### Fuente

+ + + + + + +

Antonio M. Arenas (Curtocircuíto, Santiago de Compostela)

Desde la llegada hace siete años del equipo dirigido por Pela del Álamo, Curtocircuíto ha sacudido la estructura tradicional de los certámenes cinematográficos, consolidando una personalidad propia dentro del envidiable ecosistema de festivales gallegos. Todo nace de la decisión de escindir la Sección Oficial en dos Competiciones Internacionales, Radar y Explora,   con las que ampliar los horizontes del cortometraje contemporáneo. Así, mientras la sección Radar apuesta por grandes nombres y nuevos talentos emergentes, dando cabida a todos los géneros fílmicos, Explora plantea una selección más próxima a la vanguardia y a lo que entendemos por cine experimental, concepto que la programación de Curtocircuíto insiste en difuminar. Un punto de partida que ha transformado la clásica parrilla de programación en un diagrama insondable y que ha obligado a aquellos que cubrimos el festival a abandonar viejas costumbres. Ya no basta con trazar un escueto análisis de la Sección Oficial o con el mero comentario del palmarés. En Curtocircuíto, todo está interconectado.

+ + + + + + +

### Enunciado de la tarea
Indica si cada afirmación coincide con el texto sobre Curtocircuíto. Responde sí o no, y cita entre comillas las palabras del texto que lo deciden.
1. El equipo dirigido por Pela del Álamo llegó hace siete años.
2. La sección Explora da cabida a todos los géneros fílmicos.
3. Para cubrir el festival basta con comentar el palmarés.
Los registros vienen de otra fuente distinta.

### Registros aportados
+ + + + + + +

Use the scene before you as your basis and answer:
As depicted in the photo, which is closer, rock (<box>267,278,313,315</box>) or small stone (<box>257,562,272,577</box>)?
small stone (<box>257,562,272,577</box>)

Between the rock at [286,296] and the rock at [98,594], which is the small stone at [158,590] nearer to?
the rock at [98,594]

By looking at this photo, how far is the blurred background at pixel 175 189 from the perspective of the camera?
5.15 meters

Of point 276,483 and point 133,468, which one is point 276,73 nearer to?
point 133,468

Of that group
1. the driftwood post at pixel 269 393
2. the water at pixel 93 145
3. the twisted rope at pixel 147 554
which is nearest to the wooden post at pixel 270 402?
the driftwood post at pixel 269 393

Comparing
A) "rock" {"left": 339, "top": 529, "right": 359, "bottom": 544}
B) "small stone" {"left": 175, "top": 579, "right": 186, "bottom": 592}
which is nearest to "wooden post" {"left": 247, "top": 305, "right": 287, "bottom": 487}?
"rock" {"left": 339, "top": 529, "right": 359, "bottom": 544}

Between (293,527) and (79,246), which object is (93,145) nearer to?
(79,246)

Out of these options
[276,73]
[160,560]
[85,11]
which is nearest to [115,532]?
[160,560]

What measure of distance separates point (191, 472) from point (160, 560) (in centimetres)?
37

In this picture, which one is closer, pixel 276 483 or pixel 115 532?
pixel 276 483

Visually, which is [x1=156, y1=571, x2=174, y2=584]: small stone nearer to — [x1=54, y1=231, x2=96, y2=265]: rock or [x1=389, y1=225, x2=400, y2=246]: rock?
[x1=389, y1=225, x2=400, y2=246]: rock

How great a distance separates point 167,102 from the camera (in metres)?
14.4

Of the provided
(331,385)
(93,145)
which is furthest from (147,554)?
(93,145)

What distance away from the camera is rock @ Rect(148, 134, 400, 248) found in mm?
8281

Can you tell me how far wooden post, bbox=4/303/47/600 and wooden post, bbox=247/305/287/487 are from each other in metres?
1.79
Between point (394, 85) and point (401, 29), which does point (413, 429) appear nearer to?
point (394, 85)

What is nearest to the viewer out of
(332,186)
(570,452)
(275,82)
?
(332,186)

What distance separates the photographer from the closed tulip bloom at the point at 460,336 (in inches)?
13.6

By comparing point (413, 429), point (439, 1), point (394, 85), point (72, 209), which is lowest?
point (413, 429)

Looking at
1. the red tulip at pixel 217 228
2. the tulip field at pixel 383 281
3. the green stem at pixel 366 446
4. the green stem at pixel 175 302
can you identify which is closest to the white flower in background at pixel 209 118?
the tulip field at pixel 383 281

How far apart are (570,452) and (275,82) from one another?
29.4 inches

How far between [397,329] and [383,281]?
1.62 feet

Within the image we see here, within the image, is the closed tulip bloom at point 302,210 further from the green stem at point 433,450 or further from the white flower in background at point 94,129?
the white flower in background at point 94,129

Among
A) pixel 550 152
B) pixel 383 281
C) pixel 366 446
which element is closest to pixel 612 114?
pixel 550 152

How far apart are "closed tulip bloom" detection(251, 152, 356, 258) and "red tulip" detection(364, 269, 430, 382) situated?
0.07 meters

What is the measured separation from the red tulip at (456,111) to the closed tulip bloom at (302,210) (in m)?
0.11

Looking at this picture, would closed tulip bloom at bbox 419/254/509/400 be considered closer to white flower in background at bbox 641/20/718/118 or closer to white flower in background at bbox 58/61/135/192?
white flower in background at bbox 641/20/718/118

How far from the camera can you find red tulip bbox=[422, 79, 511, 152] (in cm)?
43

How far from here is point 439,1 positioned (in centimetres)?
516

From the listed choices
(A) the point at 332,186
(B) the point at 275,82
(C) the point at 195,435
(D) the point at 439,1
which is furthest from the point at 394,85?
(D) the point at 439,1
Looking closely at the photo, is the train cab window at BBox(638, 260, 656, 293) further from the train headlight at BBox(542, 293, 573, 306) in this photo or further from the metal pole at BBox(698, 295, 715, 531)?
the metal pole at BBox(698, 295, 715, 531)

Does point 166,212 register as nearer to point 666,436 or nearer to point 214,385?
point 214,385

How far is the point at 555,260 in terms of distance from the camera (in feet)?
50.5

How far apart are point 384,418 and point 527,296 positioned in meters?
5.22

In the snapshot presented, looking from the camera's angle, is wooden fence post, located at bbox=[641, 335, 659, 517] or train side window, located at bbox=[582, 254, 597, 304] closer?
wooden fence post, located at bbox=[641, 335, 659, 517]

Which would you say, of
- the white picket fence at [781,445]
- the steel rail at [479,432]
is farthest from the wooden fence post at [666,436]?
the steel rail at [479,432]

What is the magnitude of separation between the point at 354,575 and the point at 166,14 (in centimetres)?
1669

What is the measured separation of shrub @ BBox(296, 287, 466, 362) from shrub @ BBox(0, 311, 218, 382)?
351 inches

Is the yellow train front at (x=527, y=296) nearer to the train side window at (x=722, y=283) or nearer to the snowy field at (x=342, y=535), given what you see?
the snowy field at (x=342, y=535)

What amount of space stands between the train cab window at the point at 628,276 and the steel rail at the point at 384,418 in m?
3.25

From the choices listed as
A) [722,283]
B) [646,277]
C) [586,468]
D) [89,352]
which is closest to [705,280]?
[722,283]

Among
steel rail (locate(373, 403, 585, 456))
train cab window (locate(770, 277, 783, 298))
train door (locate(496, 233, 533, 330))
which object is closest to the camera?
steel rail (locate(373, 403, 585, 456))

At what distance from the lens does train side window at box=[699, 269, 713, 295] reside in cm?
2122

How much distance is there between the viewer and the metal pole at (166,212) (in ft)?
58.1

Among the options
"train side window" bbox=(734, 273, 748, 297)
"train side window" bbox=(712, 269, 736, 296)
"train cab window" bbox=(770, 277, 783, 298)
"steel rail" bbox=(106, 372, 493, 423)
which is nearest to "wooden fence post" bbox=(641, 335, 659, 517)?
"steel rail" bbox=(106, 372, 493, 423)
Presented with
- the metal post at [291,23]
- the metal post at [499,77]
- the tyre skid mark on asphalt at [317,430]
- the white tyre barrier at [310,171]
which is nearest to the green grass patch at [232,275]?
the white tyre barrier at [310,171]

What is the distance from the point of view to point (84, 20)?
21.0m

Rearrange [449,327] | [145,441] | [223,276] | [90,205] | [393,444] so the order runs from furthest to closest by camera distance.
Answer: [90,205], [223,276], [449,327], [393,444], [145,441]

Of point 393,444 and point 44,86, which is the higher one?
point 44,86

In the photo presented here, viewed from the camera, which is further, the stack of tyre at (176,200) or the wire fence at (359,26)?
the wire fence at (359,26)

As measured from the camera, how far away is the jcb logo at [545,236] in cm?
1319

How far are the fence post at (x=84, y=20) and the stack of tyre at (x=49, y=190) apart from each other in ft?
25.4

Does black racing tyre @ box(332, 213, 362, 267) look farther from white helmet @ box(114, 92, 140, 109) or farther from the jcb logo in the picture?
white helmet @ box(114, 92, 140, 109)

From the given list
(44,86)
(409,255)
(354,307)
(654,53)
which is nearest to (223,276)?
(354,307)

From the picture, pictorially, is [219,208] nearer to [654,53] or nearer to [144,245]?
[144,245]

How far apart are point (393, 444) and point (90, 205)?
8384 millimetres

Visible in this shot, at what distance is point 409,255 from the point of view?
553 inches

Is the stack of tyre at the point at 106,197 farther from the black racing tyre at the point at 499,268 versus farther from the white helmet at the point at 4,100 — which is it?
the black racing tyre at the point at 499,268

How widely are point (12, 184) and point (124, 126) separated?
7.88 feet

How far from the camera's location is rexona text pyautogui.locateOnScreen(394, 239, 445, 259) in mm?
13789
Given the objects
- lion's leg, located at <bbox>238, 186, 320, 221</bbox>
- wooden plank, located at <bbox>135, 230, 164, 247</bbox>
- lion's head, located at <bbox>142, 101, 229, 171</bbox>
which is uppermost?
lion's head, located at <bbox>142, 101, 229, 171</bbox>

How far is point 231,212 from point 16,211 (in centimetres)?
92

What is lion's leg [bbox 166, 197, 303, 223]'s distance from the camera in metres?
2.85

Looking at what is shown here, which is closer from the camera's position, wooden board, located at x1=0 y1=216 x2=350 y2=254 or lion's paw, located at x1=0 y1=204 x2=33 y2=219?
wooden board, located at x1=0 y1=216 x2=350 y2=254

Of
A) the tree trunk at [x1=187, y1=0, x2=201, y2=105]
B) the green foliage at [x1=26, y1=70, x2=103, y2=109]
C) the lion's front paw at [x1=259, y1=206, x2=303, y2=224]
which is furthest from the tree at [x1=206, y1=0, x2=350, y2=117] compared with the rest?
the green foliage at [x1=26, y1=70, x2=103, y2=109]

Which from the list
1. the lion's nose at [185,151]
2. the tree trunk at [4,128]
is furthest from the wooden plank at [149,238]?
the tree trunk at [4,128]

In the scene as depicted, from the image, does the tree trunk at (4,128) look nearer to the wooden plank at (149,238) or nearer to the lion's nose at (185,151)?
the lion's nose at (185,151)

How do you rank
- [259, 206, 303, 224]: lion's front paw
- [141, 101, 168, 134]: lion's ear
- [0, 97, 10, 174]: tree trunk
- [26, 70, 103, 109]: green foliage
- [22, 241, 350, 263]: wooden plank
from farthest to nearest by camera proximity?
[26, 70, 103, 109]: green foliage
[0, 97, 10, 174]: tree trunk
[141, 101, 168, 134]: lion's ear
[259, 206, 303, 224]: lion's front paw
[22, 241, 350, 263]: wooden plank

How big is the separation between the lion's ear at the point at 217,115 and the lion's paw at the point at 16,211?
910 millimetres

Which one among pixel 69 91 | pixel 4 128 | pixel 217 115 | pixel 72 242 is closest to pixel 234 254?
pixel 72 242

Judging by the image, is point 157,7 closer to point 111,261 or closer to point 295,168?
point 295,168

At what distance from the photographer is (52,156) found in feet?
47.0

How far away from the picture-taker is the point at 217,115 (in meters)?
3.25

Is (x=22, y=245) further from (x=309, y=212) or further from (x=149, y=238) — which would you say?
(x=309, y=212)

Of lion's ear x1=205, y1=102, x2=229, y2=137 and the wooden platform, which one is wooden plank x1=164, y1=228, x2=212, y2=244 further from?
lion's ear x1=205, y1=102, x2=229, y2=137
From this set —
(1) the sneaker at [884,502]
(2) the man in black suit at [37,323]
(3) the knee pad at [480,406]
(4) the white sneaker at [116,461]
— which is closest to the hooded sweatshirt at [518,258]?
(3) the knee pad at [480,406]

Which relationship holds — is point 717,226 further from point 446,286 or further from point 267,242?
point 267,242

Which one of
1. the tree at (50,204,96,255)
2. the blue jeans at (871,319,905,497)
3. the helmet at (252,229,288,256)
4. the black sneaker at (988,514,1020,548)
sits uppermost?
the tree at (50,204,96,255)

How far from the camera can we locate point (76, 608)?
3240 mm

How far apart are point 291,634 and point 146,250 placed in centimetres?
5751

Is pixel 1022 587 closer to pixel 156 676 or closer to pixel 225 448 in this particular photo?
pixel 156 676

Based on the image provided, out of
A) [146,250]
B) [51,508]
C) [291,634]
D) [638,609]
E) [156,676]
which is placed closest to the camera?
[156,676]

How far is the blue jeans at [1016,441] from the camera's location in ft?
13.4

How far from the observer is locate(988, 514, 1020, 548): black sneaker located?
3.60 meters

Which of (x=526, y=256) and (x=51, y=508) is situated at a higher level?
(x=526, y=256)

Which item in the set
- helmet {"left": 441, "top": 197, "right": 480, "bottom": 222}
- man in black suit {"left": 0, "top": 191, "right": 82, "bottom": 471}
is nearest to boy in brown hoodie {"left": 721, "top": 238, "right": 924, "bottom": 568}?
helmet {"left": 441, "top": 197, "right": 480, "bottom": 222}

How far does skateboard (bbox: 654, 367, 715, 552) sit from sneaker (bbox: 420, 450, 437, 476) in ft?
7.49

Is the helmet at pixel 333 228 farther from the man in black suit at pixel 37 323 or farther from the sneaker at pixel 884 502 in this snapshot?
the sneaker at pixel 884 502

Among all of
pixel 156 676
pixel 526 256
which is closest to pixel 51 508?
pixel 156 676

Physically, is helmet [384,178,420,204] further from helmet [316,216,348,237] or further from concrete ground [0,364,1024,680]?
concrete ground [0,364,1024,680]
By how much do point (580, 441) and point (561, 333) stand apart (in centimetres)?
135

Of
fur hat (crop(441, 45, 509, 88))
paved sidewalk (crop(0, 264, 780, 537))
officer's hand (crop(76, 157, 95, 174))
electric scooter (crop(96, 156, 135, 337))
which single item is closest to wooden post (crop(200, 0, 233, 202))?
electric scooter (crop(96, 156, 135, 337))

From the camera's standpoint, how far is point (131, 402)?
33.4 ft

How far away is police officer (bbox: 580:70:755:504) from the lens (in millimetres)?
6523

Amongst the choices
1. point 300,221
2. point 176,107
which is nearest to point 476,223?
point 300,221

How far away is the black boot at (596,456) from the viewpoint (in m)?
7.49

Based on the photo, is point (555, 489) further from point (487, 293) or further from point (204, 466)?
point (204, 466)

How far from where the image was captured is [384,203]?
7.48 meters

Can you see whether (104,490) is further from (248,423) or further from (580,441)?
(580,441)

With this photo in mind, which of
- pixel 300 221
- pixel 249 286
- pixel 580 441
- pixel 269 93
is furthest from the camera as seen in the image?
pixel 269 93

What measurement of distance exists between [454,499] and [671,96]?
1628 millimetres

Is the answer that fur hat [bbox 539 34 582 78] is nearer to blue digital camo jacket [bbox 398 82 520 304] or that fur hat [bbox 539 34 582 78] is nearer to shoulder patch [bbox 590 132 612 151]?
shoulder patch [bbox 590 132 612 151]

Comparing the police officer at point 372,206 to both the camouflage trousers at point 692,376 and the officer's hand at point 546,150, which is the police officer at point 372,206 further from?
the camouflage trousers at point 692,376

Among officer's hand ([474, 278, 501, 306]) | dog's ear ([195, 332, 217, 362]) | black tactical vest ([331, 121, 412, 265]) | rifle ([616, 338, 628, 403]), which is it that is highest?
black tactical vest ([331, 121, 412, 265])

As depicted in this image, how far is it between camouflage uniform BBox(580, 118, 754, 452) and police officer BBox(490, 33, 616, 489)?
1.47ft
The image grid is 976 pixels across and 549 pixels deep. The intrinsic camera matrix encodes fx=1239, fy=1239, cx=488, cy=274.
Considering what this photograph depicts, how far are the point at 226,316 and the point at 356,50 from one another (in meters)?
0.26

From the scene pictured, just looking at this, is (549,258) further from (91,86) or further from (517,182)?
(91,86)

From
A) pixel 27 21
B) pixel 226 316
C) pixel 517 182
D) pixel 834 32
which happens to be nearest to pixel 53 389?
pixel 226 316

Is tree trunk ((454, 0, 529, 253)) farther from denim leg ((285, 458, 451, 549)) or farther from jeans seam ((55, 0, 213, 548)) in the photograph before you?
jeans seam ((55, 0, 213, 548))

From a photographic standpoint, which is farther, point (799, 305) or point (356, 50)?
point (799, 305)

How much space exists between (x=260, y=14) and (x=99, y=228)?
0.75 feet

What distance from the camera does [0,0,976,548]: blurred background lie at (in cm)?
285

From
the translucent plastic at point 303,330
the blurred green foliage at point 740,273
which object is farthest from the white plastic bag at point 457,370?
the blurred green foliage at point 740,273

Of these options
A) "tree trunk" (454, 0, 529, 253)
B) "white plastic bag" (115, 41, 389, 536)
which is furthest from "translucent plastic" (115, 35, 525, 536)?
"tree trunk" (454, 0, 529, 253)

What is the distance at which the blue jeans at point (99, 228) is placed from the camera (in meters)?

+ + + + + + +

### Resultado
1. Sí: "Desde la llegada hace siete años del equipo dirigido por Pela del Álamo"
2. No: "mientras la sección Radar apuesta por grandes nombres y nuevos talentos emergentes, dando cabida a todos los géneros fílmicos"
3. No: "Ya no basta con trazar un escueto análisis de la Sección Oficial o con el mero comentario del palmarés."